A good hash function needs to give us a wide range of values, distributed with little correlation to its input values so as to reduce collisions, or inputs leading to the same hash. For a specific input, it also has to return the same value every time. That means no randomness, but the output needs to “look” random, in that it’s uniformly distributed. With a hash function that does this, the buckets will remain fairly empty; optimally, they’d each only have one entry. The worst-case scenario, on the other hand, puts everything into a single bucket, creating an overly complex linked list with lots of useless overhead.

There are a lot of pre-written hash functions out there, each with its own advantages and disadvantages. Some are general-purpose, while others are specialized for a particular type of data. Rather than walk you through making your own (which is probably a bad idea, for the same reason that making your own RNG is), I’ll let you find one that works for you. Your programming language may already have one: C++, for one, has std::hash.

Incidentally, you may have already seen hash functions “in the wild”. They’re fairly common even outside the world of associative arrays. MD5 and SHA-256, among others, are used as quick checksums for file downloads, as the uniform distribution principle of hashing causes small changes in a key to radically alter the final hash value. It’s also big (and bad) news when collisions are found with a new hash algorithm; very recently—I can’t find the article, or I’d link it here—developers started warning about trusting the “short” hashes used by Git to mark commits, tags, and authors.

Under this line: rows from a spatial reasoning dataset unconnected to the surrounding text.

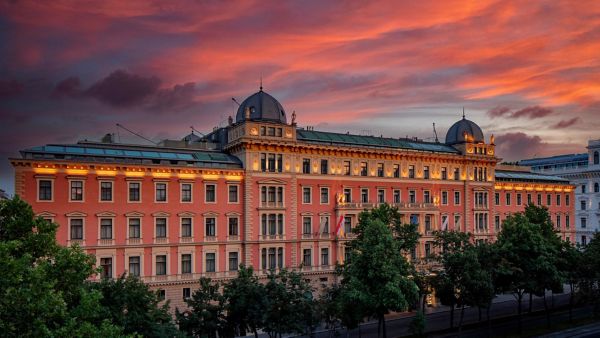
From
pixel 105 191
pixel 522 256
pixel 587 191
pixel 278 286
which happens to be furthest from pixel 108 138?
pixel 587 191

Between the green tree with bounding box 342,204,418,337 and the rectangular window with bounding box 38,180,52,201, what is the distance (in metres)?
32.8

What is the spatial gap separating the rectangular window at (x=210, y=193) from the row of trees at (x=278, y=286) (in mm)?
15728

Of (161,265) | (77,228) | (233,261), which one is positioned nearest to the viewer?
(77,228)

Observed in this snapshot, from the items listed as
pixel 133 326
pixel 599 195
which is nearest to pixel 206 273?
pixel 133 326

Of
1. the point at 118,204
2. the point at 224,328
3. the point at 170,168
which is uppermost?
the point at 170,168

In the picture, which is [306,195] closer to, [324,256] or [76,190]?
[324,256]

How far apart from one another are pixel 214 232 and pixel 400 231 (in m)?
23.0

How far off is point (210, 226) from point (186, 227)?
297cm

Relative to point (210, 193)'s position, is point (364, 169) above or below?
above

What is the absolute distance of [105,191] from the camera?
5531 cm

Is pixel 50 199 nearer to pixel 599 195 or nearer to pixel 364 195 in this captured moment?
pixel 364 195

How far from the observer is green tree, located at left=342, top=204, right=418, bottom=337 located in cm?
4003

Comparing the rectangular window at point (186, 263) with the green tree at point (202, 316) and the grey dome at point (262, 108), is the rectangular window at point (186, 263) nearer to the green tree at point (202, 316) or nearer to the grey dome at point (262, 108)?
the grey dome at point (262, 108)

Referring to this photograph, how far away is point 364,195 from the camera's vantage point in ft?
236
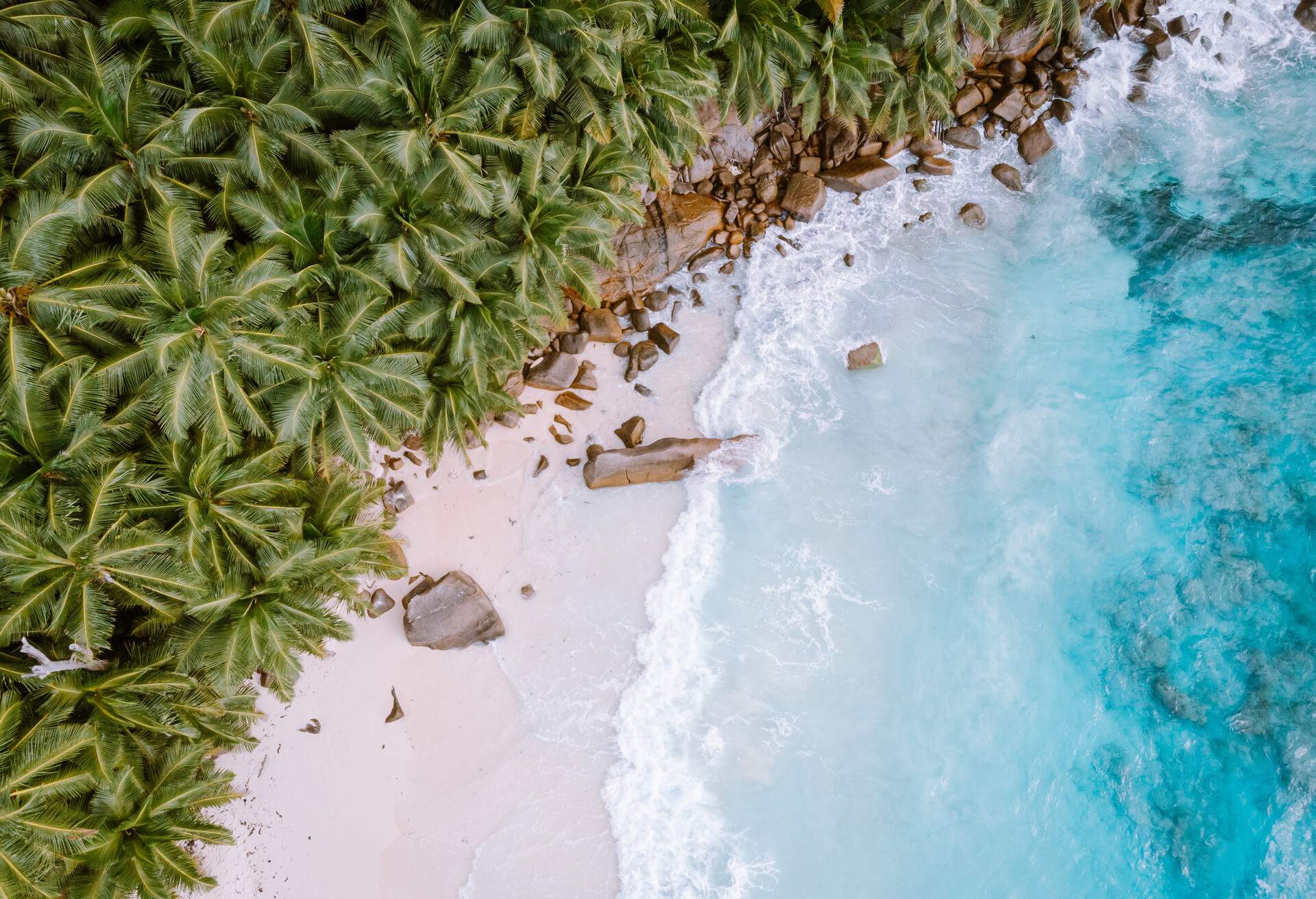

These are only 32 bits long, instead of the usual 256, so collisions are a lot more likely, and it’s not too hard to pad out a malicious file with enough garbage to give it the same short hash as, say, the latest Linux kernel.

Summing up

Hash tables aren’t the only way to implement associative arrays. For some cases, they’re nowhere near the best. But they do fill the general role of being good enough most of the time. Computing hash codes is the most time-consuming part, with handling collisions and overfull buckets following after that. Unfortunately for higher-level programmers, you don’t have a lot of control over any of these aspects, so optimizing for them is difficult. However, you rarely have to, as the library writers have done most of that work for you. But that’s what this series is about. You may never need to peer into the inner workings of an associative array, but now you’ve got an idea of what you’d find down there.